O Supremo Tribunal Federal (STF) alcançou uma decisão unânime, neste sábado (7), que permite o pagamento de certas verbas indenizatórias, conhecidas popularmente como "penduricalhos", a magistrados e membros do Ministério Público. Com o voto do ministro Luiz Fux, a Corte estabeleceu um placar de 6 a 0 a favor da liberação do recebimento de valores retroativos relacionados a férias, licenças-prêmio e plantões judiciais, que estavam suspensos até o momento.
A decisão determina que os pagamentos podem ser efetuados desde que o Conselho Nacional de Justiça (CNJ) ou o Conselho Nacional do Ministério Público (CNMP) tenham atestado a legalidade dessas verbas. Os valores em questão referem-se a períodos anteriores à definição das novas regras pela Corte, estabelecidas em março deste ano, e que não foram utilizados devido a necessidades do serviço público.
O julgamento, realizado em formato virtual, analisa recursos apresentados pela Procuradoria-Geral da República (PGR) e por entidades de classe, que contestam restrições anteriormente impostas pelo STF. O voto coletivo dos relatores — que inclui os ministros Alexandre de Moraes, Cristiano Zanin, Flávio Dino e Gilmar Mendes — resultou em uma flexibilização das normas anteriores, permitindo, por exemplo, a conversão de plantões presenciais em pagamento e a acumulação de gratificações por atuação em comarcas com carência de servidores.
Os ministros da maioria definiram que os pagamentos das indenizações devem respeitar um limite de 35% do teto do funcionalismo público, que atualmente é de R$ 46,3 mil. Contudo, o ministro Luiz Fux apresentou uma divergência parcial nesse aspecto, defendendo que não deveria haver um teto para os direitos já adquiridos, como férias e licenças não utilizadas, e que a reparação deve ser integral.

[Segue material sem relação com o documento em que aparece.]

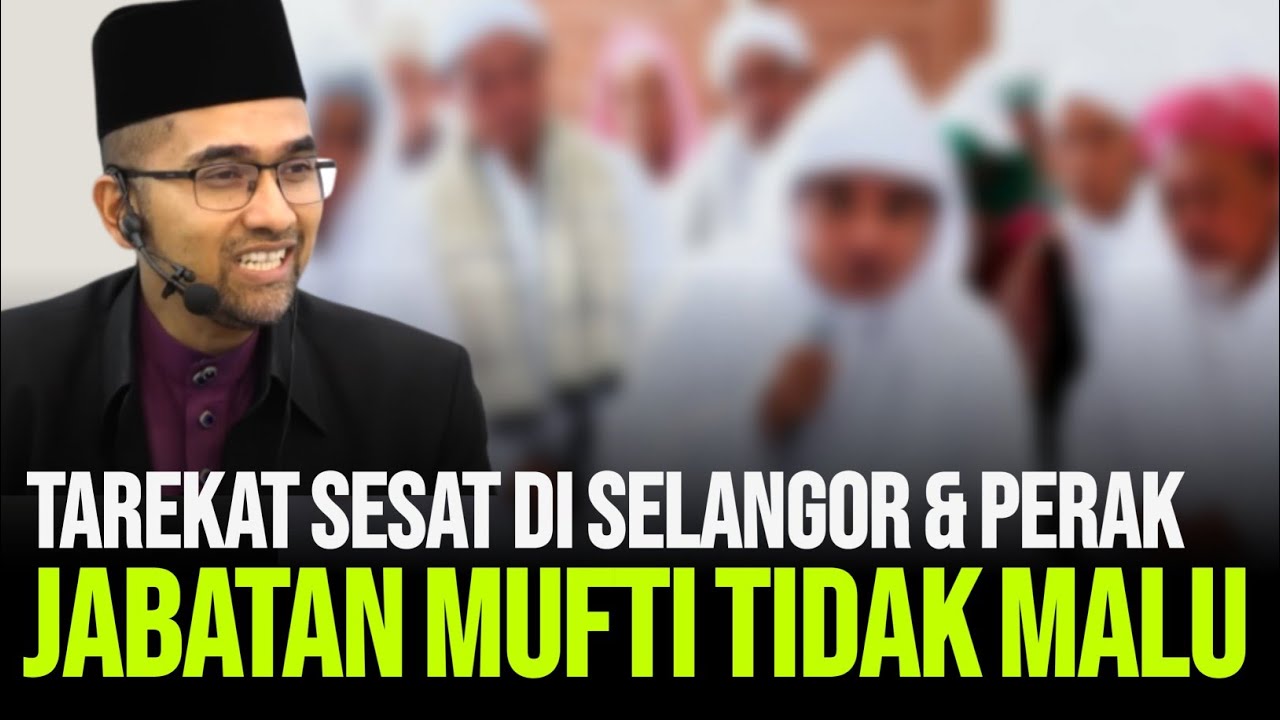 TAREKAT SESAT DISELANGOR & PERAK JABATAN MUFTI TIDAK MALU!!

Além disso, o voto da maioria aprovou a Valorização por Tempo de Antiguidade na Carreira (PVTAC), um benefício similar ao quinquênio, que concede um adicional de 5% a cada cinco anos de trabalho, com limite de 35%. Este benefício será automaticamente concedido, inclusive a aposentados, até que o CNJ e o CNMP estabeleçam normas específicas.

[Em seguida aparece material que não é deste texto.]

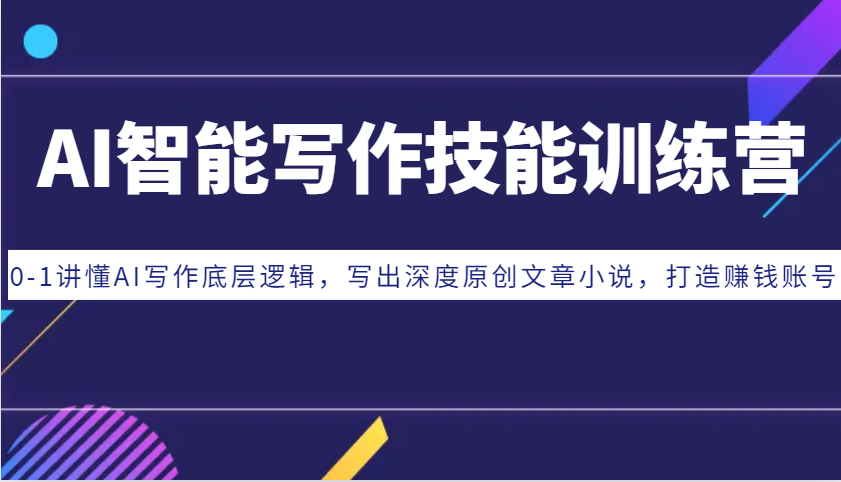 AI智能写作技能训练营：0-1讲懂AI写作底层逻辑，写出深度原创文章小说，打造赚钱账号-财兔窝项目网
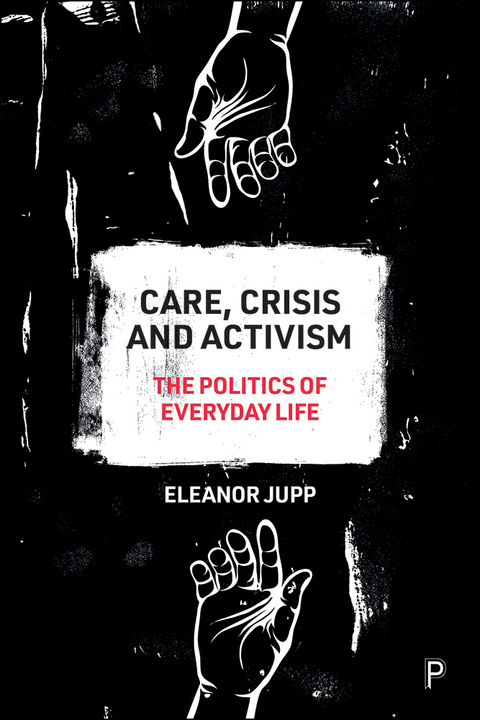 Care, Crisis and Activism -  Eleanor Jupp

Apesar da liberação de várias verbas, os ministros mantiveram a proibição do pagamento de auxílio-alimentação, assistência pré-escolar e auxílio-creche, conforme solicitado pelas associações. Também foi determinada a vedação de utilizar o mesmo tempo de serviço para o cálculo simultâneo de diferentes adicionais de antiguidade.